### Exercise requirements
Repeat the records below exactly, line for line.
◆ ◆ ◆ ◆ ◆
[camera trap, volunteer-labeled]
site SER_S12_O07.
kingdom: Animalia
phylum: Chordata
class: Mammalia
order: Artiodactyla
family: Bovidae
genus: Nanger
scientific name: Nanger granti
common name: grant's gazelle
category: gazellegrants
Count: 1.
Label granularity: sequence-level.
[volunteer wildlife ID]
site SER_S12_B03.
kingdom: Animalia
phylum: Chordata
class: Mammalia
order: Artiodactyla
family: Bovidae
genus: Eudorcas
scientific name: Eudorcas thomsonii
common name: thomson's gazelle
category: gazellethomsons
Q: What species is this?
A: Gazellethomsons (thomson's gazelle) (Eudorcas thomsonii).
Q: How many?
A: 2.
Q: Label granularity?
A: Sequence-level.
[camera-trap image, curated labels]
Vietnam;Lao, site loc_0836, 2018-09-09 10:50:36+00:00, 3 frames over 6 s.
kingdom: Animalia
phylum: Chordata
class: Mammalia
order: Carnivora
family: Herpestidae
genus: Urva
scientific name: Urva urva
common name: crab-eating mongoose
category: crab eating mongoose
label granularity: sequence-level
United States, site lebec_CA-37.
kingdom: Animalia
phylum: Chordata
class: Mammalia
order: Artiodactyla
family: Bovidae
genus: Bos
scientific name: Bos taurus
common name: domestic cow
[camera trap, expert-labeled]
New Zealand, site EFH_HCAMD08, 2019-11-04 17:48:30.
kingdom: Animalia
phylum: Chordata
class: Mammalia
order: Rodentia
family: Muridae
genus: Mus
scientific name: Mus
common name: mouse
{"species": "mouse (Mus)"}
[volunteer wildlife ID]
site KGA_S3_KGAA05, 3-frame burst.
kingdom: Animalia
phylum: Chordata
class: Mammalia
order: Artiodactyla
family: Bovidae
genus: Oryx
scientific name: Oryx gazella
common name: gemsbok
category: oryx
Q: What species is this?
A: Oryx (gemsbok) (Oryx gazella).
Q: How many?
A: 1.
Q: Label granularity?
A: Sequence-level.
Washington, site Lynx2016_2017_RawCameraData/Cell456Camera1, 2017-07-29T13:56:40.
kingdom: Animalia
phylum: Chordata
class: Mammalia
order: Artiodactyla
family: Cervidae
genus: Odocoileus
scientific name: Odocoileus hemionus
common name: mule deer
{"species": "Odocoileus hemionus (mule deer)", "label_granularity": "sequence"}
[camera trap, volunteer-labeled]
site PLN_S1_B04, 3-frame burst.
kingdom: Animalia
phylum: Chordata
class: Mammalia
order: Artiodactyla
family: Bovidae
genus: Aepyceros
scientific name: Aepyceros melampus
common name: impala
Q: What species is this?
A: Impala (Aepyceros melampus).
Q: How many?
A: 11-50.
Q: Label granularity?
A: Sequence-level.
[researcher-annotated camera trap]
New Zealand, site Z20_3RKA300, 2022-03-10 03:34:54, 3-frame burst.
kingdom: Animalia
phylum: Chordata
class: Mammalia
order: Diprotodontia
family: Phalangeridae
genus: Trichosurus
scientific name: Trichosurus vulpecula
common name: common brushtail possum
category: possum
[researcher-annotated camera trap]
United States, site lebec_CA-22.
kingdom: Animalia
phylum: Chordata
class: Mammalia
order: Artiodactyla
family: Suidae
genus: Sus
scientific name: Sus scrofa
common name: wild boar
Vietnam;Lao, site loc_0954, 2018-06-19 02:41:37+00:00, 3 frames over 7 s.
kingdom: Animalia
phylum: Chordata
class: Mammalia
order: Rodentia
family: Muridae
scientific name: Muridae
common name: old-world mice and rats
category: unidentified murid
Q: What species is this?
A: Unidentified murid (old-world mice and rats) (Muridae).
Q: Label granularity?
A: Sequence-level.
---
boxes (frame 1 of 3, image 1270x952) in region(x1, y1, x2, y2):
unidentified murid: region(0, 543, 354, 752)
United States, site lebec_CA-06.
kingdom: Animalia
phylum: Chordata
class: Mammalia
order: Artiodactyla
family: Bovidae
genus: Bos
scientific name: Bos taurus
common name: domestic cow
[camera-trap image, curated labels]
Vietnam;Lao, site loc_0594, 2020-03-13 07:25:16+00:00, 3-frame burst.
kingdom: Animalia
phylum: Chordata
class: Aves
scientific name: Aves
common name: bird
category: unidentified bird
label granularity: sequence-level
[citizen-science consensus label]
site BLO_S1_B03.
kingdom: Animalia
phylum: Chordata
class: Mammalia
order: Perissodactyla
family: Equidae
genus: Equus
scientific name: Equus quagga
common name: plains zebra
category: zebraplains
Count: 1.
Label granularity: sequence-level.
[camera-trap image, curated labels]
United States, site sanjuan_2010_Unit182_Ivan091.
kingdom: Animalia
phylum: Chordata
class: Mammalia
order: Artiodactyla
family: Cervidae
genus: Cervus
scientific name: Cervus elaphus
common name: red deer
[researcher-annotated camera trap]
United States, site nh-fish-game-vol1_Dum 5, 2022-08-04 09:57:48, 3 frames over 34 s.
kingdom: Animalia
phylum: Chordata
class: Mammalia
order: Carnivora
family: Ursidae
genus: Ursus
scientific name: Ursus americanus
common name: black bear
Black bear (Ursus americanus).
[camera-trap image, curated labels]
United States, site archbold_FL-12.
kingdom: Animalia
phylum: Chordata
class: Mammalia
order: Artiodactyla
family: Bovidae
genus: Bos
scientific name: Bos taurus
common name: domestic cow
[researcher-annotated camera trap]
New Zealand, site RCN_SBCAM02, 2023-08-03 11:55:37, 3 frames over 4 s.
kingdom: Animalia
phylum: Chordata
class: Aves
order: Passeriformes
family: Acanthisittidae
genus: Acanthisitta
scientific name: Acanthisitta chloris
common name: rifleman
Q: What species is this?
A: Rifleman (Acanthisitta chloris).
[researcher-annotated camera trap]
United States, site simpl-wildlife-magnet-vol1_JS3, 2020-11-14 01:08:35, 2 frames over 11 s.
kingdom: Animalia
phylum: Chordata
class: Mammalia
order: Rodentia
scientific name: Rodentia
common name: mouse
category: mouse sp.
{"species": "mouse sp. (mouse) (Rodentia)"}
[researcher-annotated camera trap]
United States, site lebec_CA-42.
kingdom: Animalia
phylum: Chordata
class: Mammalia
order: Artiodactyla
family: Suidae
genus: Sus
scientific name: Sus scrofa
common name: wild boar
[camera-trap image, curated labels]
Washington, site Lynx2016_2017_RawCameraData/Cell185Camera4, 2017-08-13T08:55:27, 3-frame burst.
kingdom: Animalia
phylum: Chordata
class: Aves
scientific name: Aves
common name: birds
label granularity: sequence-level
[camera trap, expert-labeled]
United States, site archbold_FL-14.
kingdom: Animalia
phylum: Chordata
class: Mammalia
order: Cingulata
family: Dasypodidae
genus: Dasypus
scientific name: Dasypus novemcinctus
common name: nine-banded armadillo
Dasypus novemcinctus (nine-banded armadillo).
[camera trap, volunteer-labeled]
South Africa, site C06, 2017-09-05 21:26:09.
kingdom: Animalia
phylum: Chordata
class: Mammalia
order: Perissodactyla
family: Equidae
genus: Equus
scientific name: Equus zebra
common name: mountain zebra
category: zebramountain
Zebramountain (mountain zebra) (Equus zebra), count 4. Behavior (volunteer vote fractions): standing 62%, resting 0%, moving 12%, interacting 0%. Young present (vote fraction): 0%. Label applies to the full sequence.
◆ ◆ ◆ ◆ ◆
### Answer section
[camera trap, volunteer-labeled]
site SER_S12_O07.
kingdom: Animalia
phylum: Chordata
class: Mammalia
order: Artiodactyla
family: Bovidae
genus: Nanger
scientific name: Nanger granti
common name: grant's gazelle
category: gazellegrants
Count: 1.
Label granularity: sequence-level.
[volunteer wildlife ID]
site SER_S12_B03.
kingdom: Animalia
phylum: Chordata
class: Mammalia
order: Artiodactyla
family: Bovidae
genus: Eudorcas
scientific name: Eudorcas thomsonii
common name: thomson's gazelle
category: gazellethomsons
Q: What species is this?
A: Gazellethomsons (thomson's gazelle) (Eudorcas thomsonii).
Q: How many?
A: 2.
Q: Label granularity?
A: Sequence-level.
[camera-trap image, curated labels]
Vietnam;Lao, site loc_0836, 2018-09-09 10:50:36+00:00, 3 frames over 6 s.
kingdom: Animalia
phylum: Chordata
class: Mammalia
order: Carnivora
family: Herpestidae
genus: Urva
scientific name: Urva urva
common name: crab-eating mongoose
category: crab eating mongoose
label granularity: sequence-level
United States, site lebec_CA-37.
kingdom: Animalia
phylum: Chordata
class: Mammalia
order: Artiodactyla
family: Bovidae
genus: Bos
scientific name: Bos taurus
common name: domestic cow
[camera trap, expert-labeled]
New Zealand, site EFH_HCAMD08, 2019-11-04 17:48:30.
kingdom: Animalia
phylum: Chordata
class: Mammalia
order: Rodentia
family: Muridae
genus: Mus
scientific name: Mus
common name: mouse
{"species": "mouse (Mus)"}
[volunteer wildlife ID]
site KGA_S3_KGAA05, 3-frame burst.
kingdom: Animalia
phylum: Chordata
class: Mammalia
order: Artiodactyla
family: Bovidae
genus: Oryx
scientific name: Oryx gazella
common name: gemsbok
category: oryx
Q: What species is this?
A: Oryx (gemsbok) (Oryx gazella).
Q: How many?
A: 1.
Q: Label granularity?
A: Sequence-level.
Washington, site Lynx2016_2017_RawCameraData/Cell456Camera1, 2017-07-29T13:56:40.
kingdom: Animalia
phylum: Chordata
class: Mammalia
order: Artiodactyla
family: Cervidae
genus: Odocoileus
scientific name: Odocoileus hemionus
common name: mule deer
{"species": "Odocoileus hemionus (mule deer)", "label_granularity": "sequence"}
[camera trap, volunteer-labeled]
site PLN_S1_B04, 3-frame burst.
kingdom: Animalia
phylum: Chordata
class: Mammalia
order: Artiodactyla
family: Bovidae
genus: Aepyceros
scientific name: Aepyceros melampus
common name: impala
Q: What species is this?
A: Impala (Aepyceros melampus).
Q: How many?
A: 11-50.
Q: Label granularity?
A: Sequence-level.
[researcher-annotated camera trap]
New Zealand, site Z20_3RKA300, 2022-03-10 03:34:54, 3-frame burst.
kingdom: Animalia
phylum: Chordata
class: Mammalia
order: Diprotodontia
family: Phalangeridae
genus: Trichosurus
scientific name: Trichosurus vulpecula
common name: common brushtail possum
category: possum
[researcher-annotated camera trap]
United States, site lebec_CA-22.
kingdom: Animalia
phylum: Chordata
class: Mammalia
order: Artiodactyla
family: Suidae
genus: Sus
scientific name: Sus scrofa
common name: wild boar
Vietnam;Lao, site loc_0954, 2018-06-19 02:41:37+00:00, 3 frames over 7 s.
kingdom: Animalia
phylum: Chordata
class: Mammalia
order: Rodentia
family: Muridae
scientific name: Muridae
common name: old-world mice and rats
category: unidentified murid
Q: What species is this?
A: Unidentified murid (old-world mice and rats) (Muridae).
Q: Label granularity?
A: Sequence-level.
---
boxes (frame 1 of 3, image 1270x952) in region(x1, y1, x2, y2):
unidentified murid: region(0, 543, 354, 752)
United States, site lebec_CA-06.
kingdom: Animalia
phylum: Chordata
class: Mammalia
order: Artiodactyla
family: Bovidae
genus: Bos
scientific name: Bos taurus
common name: domestic cow
[camera-trap image, curated labels]
Vietnam;Lao, site loc_0594, 2020-03-13 07:25:16+00:00, 3-frame burst.
kingdom: Animalia
phylum: Chordata
class: Aves
scientific name: Aves
common name: bird
category: unidentified bird
label granularity: sequence-level
[citizen-science consensus label]
site BLO_S1_B03.
kingdom: Animalia
phylum: Chordata
class: Mammalia
order: Perissodactyla
family: Equidae
genus: Equus
scientific name: Equus quagga
common name: plains zebra
category: zebraplains
Count: 1.
Label granularity: sequence-level.
[camera-trap image, curated labels]
United States, site sanjuan_2010_Unit182_Ivan091.
kingdom: Animalia
phylum: Chordata
class: Mammalia
order: Artiodactyla
family: Cervidae
genus: Cervus
scientific name: Cervus elaphus
common name: red deer
[researcher-annotated camera trap]
United States, site nh-fish-game-vol1_Dum 5, 2022-08-04 09:57:48, 3 frames over 34 s.
kingdom: Animalia
phylum: Chordata
class: Mammalia
order: Carnivora
family: Ursidae
genus: Ursus
scientific name: Ursus americanus
common name: black bear
Black bear (Ursus americanus).
[camera-trap image, curated labels]
United States, site archbold_FL-12.
kingdom: Animalia
phylum: Chordata
class: Mammalia
order: Artiodactyla
family: Bovidae
genus: Bos
scientific name: Bos taurus
common name: domestic cow
[researcher-annotated camera trap]
New Zealand, site RCN_SBCAM02, 2023-08-03 11:55:37, 3 frames over 4 s.
kingdom: Animalia
phylum: Chordata
class: Aves
order: Passeriformes
family: Acanthisittidae
genus: Acanthisitta
scientific name: Acanthisitta chloris
common name: rifleman
Q: What species is this?
A: Rifleman (Acanthisitta chloris).
[researcher-annotated camera trap]
United States, site simpl-wildlife-magnet-vol1_JS3, 2020-11-14 01:08:35, 2 frames over 11 s.
kingdom: Animalia
phylum: Chordata
class: Mammalia
order: Rodentia
scientific name: Rodentia
common name: mouse
category: mouse sp.
{"species": "mouse sp. (mouse) (Rodentia)"}
[researcher-annotated camera trap]
United States, site lebec_CA-42.
kingdom: Animalia
phylum: Chordata
class: Mammalia
order: Artiodactyla
family: Suidae
genus: Sus
scientific name: Sus scrofa
common name: wild boar
[camera-trap image, curated labels]
Washington, site Lynx2016_2017_RawCameraData/Cell185Camera4, 2017-08-13T08:55:27, 3-frame burst.
kingdom: Animalia
phylum: Chordata
class: Aves
scientific name: Aves
common name: birds
label granularity: sequence-level
[camera trap, expert-labeled]
United States, site archbold_FL-14.
kingdom: Animalia
phylum: Chordata
class: Mammalia
order: Cingulata
family: Dasypodidae
genus: Dasypus
scientific name: Dasypus novemcinctus
common name: nine-banded armadillo
Dasypus novemcinctus (nine-banded armadillo).
[camera trap, volunteer-labeled]
South Africa, site C06, 2017-09-05 21:26:09.
kingdom: Animalia
phylum: Chordata
class: Mammalia
order: Perissodactyla
family: Equidae
genus: Equus
scientific name: Equus zebra
common name: mountain zebra
category: zebramountain
Zebramountain (mountain zebra) (Equus zebra), count 4. Behavior (volunteer vote fractions): standing 62%, resting 0%, moving 12%, interacting 0%. Young present (vote fraction): 0%. Label applies to the full sequence.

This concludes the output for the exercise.